Scene-based reasoning records
┄┄┄┄┄┄┄┄┄┄

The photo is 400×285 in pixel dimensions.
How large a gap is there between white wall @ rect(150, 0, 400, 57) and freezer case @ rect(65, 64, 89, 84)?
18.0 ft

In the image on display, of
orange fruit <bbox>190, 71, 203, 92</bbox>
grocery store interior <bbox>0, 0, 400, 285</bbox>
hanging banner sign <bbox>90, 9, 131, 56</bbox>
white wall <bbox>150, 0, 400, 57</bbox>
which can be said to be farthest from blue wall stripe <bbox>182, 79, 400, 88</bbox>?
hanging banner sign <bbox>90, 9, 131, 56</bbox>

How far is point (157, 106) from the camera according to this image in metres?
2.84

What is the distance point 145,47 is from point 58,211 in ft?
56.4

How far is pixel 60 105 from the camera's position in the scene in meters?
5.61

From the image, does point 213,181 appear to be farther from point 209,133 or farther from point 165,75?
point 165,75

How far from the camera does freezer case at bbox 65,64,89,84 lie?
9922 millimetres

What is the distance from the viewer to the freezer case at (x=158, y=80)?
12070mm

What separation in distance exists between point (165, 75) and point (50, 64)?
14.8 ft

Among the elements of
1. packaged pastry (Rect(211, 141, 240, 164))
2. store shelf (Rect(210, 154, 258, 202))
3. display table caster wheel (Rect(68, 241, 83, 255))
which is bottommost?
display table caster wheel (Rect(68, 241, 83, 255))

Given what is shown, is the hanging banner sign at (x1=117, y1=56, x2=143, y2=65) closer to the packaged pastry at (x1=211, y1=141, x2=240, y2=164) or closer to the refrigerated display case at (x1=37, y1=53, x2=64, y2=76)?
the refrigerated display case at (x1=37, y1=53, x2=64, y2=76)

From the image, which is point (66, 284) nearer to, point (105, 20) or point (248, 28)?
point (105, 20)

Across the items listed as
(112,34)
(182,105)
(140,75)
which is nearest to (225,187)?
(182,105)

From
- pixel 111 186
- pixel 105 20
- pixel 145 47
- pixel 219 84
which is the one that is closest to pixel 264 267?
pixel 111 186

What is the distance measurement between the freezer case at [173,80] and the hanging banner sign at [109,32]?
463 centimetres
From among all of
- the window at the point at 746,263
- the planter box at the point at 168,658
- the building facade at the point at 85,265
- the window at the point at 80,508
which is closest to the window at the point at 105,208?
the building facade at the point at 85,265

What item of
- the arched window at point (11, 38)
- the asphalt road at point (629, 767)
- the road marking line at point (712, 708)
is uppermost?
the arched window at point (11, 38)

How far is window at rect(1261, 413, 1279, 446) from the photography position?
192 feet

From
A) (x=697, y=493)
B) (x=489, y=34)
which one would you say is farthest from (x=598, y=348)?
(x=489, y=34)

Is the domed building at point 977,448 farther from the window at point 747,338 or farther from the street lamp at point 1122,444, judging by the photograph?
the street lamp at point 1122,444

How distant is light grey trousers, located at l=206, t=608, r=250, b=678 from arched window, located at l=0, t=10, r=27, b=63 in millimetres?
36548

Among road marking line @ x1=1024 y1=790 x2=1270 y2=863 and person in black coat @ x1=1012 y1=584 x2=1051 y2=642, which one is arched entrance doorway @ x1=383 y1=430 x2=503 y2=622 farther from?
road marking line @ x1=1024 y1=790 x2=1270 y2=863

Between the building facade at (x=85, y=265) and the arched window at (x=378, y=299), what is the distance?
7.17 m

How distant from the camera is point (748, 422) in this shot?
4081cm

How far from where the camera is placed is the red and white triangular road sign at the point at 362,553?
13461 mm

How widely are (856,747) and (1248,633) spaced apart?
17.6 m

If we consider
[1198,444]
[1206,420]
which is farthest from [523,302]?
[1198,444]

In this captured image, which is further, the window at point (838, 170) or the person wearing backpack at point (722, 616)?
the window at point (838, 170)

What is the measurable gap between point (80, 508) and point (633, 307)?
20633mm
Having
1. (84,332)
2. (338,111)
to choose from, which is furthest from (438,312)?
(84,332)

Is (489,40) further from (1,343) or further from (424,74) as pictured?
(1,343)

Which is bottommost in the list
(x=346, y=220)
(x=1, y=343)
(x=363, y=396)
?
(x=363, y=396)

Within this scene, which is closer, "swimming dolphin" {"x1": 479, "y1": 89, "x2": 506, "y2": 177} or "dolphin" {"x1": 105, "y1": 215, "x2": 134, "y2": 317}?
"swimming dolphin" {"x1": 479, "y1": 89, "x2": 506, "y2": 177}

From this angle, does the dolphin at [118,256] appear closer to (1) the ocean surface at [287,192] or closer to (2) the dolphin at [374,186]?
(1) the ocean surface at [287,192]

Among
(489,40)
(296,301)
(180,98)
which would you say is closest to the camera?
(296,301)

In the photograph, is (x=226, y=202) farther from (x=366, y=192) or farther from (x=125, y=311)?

┄┄┄┄┄┄┄┄┄┄

**Exercise instructions:**
Leave out every line before the one containing "Is (489,40) further"; set down that line and all remaining lines of the material exactly.

**Task result:**
Is (489,40) further from (1,343) or further from (424,74) as pictured?
(1,343)

Which is bottommost in the list
(x=346, y=220)
(x=1, y=343)
(x=363, y=396)
?
(x=363, y=396)

Within this scene, which is closer, "swimming dolphin" {"x1": 479, "y1": 89, "x2": 506, "y2": 177} or "dolphin" {"x1": 105, "y1": 215, "x2": 134, "y2": 317}?
"swimming dolphin" {"x1": 479, "y1": 89, "x2": 506, "y2": 177}

From this angle, does the dolphin at [118,256] appear closer to (1) the ocean surface at [287,192] or closer to (2) the dolphin at [374,186]?
(1) the ocean surface at [287,192]

Among
(489,40)
(296,301)
(180,98)
which would you say is closest to the camera?
(296,301)

In the photograph, is (x=226, y=202) farther from (x=366, y=192) or farther from (x=125, y=311)?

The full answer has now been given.